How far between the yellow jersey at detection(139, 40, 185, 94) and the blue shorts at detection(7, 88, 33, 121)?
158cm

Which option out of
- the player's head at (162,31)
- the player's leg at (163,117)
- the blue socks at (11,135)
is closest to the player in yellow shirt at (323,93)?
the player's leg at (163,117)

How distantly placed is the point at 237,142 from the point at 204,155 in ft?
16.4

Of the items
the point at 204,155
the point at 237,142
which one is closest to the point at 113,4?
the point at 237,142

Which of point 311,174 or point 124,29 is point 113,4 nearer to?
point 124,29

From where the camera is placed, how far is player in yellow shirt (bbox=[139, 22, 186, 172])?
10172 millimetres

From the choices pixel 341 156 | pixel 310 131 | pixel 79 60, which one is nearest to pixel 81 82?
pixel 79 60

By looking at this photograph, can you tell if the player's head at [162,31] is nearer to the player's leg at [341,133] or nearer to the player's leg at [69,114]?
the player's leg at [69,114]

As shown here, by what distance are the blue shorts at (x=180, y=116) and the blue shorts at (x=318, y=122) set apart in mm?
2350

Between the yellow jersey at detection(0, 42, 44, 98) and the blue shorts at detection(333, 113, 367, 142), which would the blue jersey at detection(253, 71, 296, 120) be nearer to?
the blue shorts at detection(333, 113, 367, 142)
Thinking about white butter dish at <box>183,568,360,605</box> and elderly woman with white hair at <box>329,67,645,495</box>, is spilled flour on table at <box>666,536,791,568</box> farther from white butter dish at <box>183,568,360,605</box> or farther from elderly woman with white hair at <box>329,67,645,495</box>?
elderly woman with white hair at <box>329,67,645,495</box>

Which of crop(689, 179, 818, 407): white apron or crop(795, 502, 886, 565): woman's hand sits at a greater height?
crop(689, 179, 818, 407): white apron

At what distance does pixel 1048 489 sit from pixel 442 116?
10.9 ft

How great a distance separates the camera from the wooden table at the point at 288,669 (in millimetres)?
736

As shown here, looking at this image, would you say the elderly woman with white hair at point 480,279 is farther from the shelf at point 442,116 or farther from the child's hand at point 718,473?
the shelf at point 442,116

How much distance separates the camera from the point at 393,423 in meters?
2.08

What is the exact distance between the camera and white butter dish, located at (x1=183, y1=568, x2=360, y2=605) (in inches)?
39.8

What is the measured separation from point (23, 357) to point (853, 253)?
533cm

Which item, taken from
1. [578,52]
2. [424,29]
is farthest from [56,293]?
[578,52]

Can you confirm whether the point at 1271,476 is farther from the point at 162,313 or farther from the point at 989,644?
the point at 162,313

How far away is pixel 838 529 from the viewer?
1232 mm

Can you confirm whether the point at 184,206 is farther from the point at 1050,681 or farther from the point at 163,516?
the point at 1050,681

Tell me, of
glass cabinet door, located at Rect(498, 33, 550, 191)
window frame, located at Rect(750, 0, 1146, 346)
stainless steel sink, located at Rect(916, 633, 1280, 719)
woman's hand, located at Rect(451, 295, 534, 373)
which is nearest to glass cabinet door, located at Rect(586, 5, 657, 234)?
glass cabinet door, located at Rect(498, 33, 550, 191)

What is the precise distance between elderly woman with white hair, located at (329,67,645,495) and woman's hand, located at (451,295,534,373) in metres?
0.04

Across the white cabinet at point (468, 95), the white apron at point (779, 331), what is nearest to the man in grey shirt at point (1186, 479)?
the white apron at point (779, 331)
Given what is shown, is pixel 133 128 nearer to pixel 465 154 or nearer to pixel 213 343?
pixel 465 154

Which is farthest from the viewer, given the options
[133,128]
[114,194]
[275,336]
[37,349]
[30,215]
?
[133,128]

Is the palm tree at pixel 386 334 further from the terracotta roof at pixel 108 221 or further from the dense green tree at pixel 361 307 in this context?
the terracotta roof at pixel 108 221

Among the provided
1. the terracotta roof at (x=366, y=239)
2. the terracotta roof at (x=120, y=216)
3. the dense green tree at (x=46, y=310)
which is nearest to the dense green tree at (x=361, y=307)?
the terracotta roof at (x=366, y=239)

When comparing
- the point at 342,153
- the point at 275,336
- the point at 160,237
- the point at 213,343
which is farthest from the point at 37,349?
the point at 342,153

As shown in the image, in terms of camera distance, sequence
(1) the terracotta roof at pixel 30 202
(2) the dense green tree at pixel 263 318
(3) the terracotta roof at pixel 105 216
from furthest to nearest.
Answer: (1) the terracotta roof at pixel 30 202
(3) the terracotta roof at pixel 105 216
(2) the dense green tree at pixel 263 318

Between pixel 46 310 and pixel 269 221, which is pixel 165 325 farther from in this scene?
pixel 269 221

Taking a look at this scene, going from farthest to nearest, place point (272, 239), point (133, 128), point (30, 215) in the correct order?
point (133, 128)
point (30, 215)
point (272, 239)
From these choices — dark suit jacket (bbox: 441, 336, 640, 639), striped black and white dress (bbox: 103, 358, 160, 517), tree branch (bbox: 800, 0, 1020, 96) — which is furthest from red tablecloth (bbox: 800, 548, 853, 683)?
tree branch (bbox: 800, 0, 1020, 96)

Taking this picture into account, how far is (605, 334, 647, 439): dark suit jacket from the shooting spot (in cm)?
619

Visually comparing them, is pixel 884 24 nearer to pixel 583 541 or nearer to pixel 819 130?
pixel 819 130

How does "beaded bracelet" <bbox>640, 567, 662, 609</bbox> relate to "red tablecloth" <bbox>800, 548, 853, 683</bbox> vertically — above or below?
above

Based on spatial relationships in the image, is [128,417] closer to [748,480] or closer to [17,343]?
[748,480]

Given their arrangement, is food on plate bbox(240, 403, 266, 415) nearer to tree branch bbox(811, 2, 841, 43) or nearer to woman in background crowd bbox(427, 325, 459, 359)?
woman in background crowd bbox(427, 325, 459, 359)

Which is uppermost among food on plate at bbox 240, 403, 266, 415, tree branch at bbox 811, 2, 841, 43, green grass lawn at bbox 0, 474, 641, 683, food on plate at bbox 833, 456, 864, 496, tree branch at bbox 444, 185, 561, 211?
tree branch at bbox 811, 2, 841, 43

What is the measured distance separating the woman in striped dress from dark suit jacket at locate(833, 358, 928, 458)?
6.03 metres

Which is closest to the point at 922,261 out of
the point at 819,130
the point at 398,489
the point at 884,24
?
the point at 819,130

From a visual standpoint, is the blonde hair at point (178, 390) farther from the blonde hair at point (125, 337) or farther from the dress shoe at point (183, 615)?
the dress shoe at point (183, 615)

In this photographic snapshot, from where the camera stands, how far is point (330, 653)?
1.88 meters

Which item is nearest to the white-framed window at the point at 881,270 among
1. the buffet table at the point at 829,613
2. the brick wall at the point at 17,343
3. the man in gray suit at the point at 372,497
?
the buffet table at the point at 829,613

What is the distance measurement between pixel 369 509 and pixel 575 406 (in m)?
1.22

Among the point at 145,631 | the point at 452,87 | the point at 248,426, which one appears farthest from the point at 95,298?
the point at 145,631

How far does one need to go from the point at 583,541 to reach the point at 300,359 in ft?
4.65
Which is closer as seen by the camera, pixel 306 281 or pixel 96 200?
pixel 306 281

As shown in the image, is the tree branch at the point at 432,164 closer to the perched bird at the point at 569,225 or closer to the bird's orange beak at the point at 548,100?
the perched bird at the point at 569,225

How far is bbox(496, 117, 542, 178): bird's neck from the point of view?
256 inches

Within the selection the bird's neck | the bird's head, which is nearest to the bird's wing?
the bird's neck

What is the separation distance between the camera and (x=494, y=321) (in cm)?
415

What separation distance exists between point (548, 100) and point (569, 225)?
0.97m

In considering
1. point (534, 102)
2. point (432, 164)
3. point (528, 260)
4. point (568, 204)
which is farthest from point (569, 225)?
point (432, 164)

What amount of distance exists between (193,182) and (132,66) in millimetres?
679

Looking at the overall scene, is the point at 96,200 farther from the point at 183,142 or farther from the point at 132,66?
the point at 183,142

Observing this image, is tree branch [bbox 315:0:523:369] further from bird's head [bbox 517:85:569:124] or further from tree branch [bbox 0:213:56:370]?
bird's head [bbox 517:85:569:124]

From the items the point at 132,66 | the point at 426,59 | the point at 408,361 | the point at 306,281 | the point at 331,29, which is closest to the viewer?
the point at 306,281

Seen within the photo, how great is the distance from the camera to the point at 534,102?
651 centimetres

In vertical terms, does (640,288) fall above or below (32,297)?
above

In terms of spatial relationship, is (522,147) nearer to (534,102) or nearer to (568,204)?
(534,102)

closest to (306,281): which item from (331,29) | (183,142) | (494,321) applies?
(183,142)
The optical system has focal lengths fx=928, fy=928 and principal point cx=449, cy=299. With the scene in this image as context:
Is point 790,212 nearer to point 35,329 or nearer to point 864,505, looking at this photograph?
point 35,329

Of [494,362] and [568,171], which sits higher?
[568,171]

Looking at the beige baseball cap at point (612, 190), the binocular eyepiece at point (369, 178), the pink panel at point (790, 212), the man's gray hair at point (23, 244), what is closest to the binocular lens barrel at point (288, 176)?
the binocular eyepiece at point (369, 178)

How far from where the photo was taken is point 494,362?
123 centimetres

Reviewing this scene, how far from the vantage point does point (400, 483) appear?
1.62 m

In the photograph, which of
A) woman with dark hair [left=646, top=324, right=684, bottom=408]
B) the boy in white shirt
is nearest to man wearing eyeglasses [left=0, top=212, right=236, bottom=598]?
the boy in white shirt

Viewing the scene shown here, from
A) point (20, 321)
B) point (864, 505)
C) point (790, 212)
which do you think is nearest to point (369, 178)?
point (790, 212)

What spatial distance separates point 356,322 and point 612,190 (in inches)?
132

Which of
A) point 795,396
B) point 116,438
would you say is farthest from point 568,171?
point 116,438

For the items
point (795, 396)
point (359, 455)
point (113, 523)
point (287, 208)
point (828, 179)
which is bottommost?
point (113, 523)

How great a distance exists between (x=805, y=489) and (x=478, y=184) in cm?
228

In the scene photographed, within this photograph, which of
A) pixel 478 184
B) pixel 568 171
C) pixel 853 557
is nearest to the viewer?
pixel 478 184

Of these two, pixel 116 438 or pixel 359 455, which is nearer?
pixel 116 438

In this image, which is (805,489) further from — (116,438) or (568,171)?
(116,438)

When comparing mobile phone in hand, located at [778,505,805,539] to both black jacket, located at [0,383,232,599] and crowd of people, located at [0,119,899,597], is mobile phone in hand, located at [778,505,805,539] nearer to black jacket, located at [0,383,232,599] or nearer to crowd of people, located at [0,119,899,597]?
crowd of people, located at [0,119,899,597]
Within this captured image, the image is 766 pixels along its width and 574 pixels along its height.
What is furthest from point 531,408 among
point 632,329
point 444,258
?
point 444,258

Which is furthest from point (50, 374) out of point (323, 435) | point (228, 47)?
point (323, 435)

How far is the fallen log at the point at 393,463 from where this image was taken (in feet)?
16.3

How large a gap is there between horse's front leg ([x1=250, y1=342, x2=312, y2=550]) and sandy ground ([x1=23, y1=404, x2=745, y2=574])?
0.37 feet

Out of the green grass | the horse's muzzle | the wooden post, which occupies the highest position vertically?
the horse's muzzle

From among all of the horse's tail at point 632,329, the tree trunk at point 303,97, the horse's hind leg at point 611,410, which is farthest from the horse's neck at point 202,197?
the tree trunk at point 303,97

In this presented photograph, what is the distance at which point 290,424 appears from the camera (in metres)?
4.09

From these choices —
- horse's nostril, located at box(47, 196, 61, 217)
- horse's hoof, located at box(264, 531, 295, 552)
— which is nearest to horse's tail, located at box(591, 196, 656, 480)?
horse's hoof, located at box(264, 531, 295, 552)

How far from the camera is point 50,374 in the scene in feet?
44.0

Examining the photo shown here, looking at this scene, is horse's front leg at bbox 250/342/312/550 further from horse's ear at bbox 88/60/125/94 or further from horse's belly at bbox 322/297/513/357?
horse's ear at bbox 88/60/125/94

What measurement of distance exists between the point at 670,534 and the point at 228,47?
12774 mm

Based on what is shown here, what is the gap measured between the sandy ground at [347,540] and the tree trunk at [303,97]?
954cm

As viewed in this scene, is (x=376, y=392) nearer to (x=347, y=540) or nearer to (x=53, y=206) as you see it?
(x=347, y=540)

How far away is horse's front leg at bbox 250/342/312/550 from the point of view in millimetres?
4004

--------------------

Render the records from the line that contains "Taking this picture" through the line that contains "6.03 metres", both included, as a Markdown table with the columns Row and Text. Give each line its row number and leave out blank lines.

ANSWER IN FULL -
| Row | Text |
|---|---|
| 1 | Taking this picture into account, how far is (605, 334, 647, 439): dark suit jacket from the shooting spot (in cm)? |
| 2 | 619 |
| 3 | Visually comparing them, is pixel 884 24 nearer to pixel 583 541 or nearer to pixel 819 130? |
| 4 | pixel 819 130 |
| 5 | How does "beaded bracelet" <bbox>640, 567, 662, 609</bbox> relate to "red tablecloth" <bbox>800, 548, 853, 683</bbox> vertically — above or below? |
| 6 | above |
| 7 | Based on spatial relationships in the image, is [128,417] closer to [748,480] or closer to [17,343]? |
| 8 | [748,480] |
| 9 | Given their arrangement, is food on plate bbox(240, 403, 266, 415) nearer to tree branch bbox(811, 2, 841, 43) or nearer to woman in background crowd bbox(427, 325, 459, 359)? |
| 10 | woman in background crowd bbox(427, 325, 459, 359) |
| 11 | Which is uppermost among food on plate at bbox 240, 403, 266, 415, tree branch at bbox 811, 2, 841, 43, green grass lawn at bbox 0, 474, 641, 683, food on plate at bbox 833, 456, 864, 496, tree branch at bbox 444, 185, 561, 211? |
| 12 | tree branch at bbox 811, 2, 841, 43 |
| 13 | What is the measured distance separating the woman in striped dress from dark suit jacket at locate(833, 358, 928, 458)? |
| 14 | 6.03 metres |